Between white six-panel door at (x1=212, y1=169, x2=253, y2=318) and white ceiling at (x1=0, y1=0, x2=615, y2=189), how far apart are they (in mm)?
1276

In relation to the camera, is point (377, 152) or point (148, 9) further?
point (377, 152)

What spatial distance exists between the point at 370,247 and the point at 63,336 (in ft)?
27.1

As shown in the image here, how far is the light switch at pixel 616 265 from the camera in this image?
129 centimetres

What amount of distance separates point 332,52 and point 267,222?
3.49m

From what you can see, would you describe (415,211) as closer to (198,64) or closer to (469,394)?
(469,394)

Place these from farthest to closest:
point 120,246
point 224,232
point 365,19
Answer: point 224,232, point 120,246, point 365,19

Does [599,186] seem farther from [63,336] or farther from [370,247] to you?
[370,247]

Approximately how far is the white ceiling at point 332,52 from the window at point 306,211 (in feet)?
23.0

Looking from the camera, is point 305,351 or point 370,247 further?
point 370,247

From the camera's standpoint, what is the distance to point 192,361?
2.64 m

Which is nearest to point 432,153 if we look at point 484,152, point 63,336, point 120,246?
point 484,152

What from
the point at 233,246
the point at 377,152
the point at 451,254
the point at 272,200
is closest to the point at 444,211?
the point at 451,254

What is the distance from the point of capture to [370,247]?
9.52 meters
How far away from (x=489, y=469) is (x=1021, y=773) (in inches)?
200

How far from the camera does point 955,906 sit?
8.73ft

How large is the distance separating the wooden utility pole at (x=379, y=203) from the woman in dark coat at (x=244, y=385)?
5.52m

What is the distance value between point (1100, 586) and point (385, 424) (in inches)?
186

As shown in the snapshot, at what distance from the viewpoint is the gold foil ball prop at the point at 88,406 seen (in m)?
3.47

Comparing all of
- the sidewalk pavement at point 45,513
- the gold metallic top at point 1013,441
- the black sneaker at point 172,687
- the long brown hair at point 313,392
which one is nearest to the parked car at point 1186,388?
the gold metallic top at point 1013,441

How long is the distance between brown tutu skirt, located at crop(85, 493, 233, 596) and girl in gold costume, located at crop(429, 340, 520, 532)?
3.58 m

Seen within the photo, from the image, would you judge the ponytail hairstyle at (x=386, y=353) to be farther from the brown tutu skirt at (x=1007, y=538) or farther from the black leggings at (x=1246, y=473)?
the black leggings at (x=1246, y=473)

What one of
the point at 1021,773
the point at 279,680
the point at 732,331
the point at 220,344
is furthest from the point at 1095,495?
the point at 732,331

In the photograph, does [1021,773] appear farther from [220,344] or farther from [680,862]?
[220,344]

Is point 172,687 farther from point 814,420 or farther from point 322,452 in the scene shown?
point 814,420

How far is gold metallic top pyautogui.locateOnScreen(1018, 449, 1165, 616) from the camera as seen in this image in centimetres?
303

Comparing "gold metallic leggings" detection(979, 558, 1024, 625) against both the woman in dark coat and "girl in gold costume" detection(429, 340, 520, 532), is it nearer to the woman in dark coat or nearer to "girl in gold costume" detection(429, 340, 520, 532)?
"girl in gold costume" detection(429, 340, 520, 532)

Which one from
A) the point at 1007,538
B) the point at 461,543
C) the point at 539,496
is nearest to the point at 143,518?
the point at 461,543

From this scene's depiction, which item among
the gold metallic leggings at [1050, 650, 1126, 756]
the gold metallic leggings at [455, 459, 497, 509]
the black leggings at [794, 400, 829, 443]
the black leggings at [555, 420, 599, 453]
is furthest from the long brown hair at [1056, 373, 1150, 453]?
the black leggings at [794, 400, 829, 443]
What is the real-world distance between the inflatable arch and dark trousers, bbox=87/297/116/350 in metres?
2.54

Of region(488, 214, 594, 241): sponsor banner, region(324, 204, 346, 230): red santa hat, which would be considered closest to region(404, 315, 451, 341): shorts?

» PROMPT
Give back the whole listing exactly as it reads.

» EXERCISE SOLUTION
Between white six-panel door at (x1=212, y1=169, x2=253, y2=318) and white ceiling at (x1=0, y1=0, x2=615, y2=189), how far apart are they (in mm)?
1276

In relation to the camera, is point (377, 152) or point (148, 9) further?
point (377, 152)

What spatial distance exists between the point at 370,247 and the point at 63,336 (in ft)?
27.1

As shown in the image here, how far is the light switch at pixel 616 265 from the camera in this image?
129 centimetres

What amount of distance separates point 332,52 and point 267,222?
3.49m

From what you can see, would you describe (415,211) as closer to (198,64) or closer to (469,394)?
(469,394)

Place these from farthest to closest:
point 120,246
point 224,232
point 365,19
Answer: point 224,232, point 120,246, point 365,19

Does [599,186] seem farther from [63,336] or farther from [370,247] to you?
[370,247]

Approximately how far is the white ceiling at point 332,52 from the window at point 306,211 (in feet)?
23.0

Looking from the camera, is point 305,351 or point 370,247 further?
point 370,247

From the camera's standpoint, what is the distance to point 192,361?
2.64 m

Which is nearest to point 432,153 if we look at point 484,152, point 63,336, point 120,246?
point 484,152

What from
the point at 233,246
the point at 377,152
the point at 451,254
the point at 272,200
is closest to the point at 444,211?
the point at 451,254

What is the distance from the point of capture to [370,247]?
9.52 meters
How far away from (x=489, y=469) is (x=1021, y=773) (in inches)?
200

How far from the camera does point 955,906 sit?
8.73ft

How large is the distance separating the wooden utility pole at (x=379, y=203) from the woman in dark coat at (x=244, y=385)?
5.52m

What is the distance value between point (1100, 586) and point (385, 424) (in inches)?
186

As shown in the snapshot, at what distance from the viewpoint is the gold foil ball prop at the point at 88,406 seen (in m)?
3.47

Comparing all of
- the sidewalk pavement at point 45,513
- the gold metallic top at point 1013,441
- the black sneaker at point 172,687
- the long brown hair at point 313,392
which one is nearest to the parked car at point 1186,388?
the gold metallic top at point 1013,441

How long is the distance between brown tutu skirt, located at crop(85, 493, 233, 596) and girl in gold costume, located at crop(429, 340, 520, 532)?
3.58 m

Seen within the photo, from the image, would you judge the ponytail hairstyle at (x=386, y=353) to be farther from the brown tutu skirt at (x=1007, y=538) or farther from the black leggings at (x=1246, y=473)?
the black leggings at (x=1246, y=473)

What one of
the point at 1021,773
the point at 279,680
the point at 732,331
the point at 220,344
is furthest from the point at 1095,495?
the point at 732,331

In the photograph, does [1021,773] appear farther from [220,344] or farther from [680,862]?
[220,344]

Is point 172,687 farther from point 814,420 or farther from point 322,452 in the scene shown?
point 814,420

How far is gold metallic top pyautogui.locateOnScreen(1018, 449, 1165, 616) from the camera as seen in this image in centimetres?
303

Comparing "gold metallic leggings" detection(979, 558, 1024, 625) against both the woman in dark coat and "girl in gold costume" detection(429, 340, 520, 532), is it nearer to the woman in dark coat or nearer to "girl in gold costume" detection(429, 340, 520, 532)?
"girl in gold costume" detection(429, 340, 520, 532)

Which one from
A) the point at 1007,538
B) the point at 461,543
C) the point at 539,496
is nearest to the point at 143,518?
the point at 461,543

From this scene's depiction, which item among
the gold metallic leggings at [1050, 650, 1126, 756]
the gold metallic leggings at [455, 459, 497, 509]
the black leggings at [794, 400, 829, 443]
the black leggings at [555, 420, 599, 453]
is furthest from the long brown hair at [1056, 373, 1150, 453]?
the black leggings at [794, 400, 829, 443]
What is the real-world distance between the inflatable arch and dark trousers, bbox=87/297/116/350 in metres?
2.54

Of region(488, 214, 594, 241): sponsor banner, region(324, 204, 346, 230): red santa hat, which would be considered closest to region(404, 315, 451, 341): shorts?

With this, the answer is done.